RE: Godot: An Introduction
eryk charles arthur salvaggio (ecs1@keene.edu)
Mon, 23 Feb 1998 02:32:02 -0500 (EST)
You know, I wanted to say that for weeks.
As an 18 year old with the burden of the generation zero surroundings
I've got the same issues which, in the adult context, are referred to as
"Teen angst." To me, it just seems crucial that I avoid mediocrity. Not
mediocrity in the sense that most people take it to mean; rather;
spiritual numbness.
There was a comment made by the only other kid who talks in my English
400 class; about Ernest Hemingway. He said that Hemingway was, more or
less, ruled by an unwritten set of codes about when and where to do
everything. "You catch the grasshopper at a certain point, and you let go
of the grasshopper at a certian point." Is what he said.
And, for much seperate reasons, I feel the same way: Spiritual
Perfectionism, as hypocritical as it is. There is a certain way to act, a
certain way to react; that is in lines with "God," if thats what we call
it; and certain things that are merely a result of "god."
Now I know what this sounds like.
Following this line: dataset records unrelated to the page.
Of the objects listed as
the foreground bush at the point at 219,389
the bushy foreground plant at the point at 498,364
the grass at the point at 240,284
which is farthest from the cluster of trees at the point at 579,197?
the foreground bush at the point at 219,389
It sounds terribly elitist and directly
against the concept of the universal beauty. But it isn't...because being
in line or out of line with God doesn't matter, since all of it is a
direct reflection of God. And they say that god is beautiful. But what if
beauty is god? God is everywhere. And so is beauty.
Meanwhile; we have Seymours description that Abraham Lincolns speech at
Gettysburgh should have simply been to shake his fist at teh audience.
I agree; I think most of us see his point. You let go of the grasshopper
at a certain point.
Then there's Muriel Fedder; who can't be in line with god/tao/beauty
because she can't see it, lucky girl. She paints her fingernails and
quibbles with her mother. She's missing the meta-narrative, the
detatchment that allows you to see "it."
Is Muriel any less beatiful than Seymour? I don't think so. In fact,
Muriel is more "beautiful" as a creation of it, the result of "it"...and
Seymour is beautiful as a reflection of it.
What shall we do, what shall we do, with all this useless beauty?
-Elvis Costello.
The overrall temporariness of this existance just doesn't seem to phase
people as much as it should. I'll tell you this, not to brag, but a
certain person I know once sat still in the woods at night just to let
mosquitos bite him; because that was a part of teh human experience.
maybe its melodramatic, but personally, with the limitations of an
80-year sentence to this "perfect playhouse prison," I think we're all
being rather UNDER Dramatic about the entire nature of "living." No one
does it, it seems, no one allows themselves to detatch themselves from
"Their Lives" and connect to "life" (minus the ownership.)
Salinger, to me, captures the crisis point of that moment of realization.
Everything Franny says is true, nonetheless, she didn't allow herself to
sit in the academic woods and be bitten by those english proffessors as
part of the human experience. She didn't accept things as they are.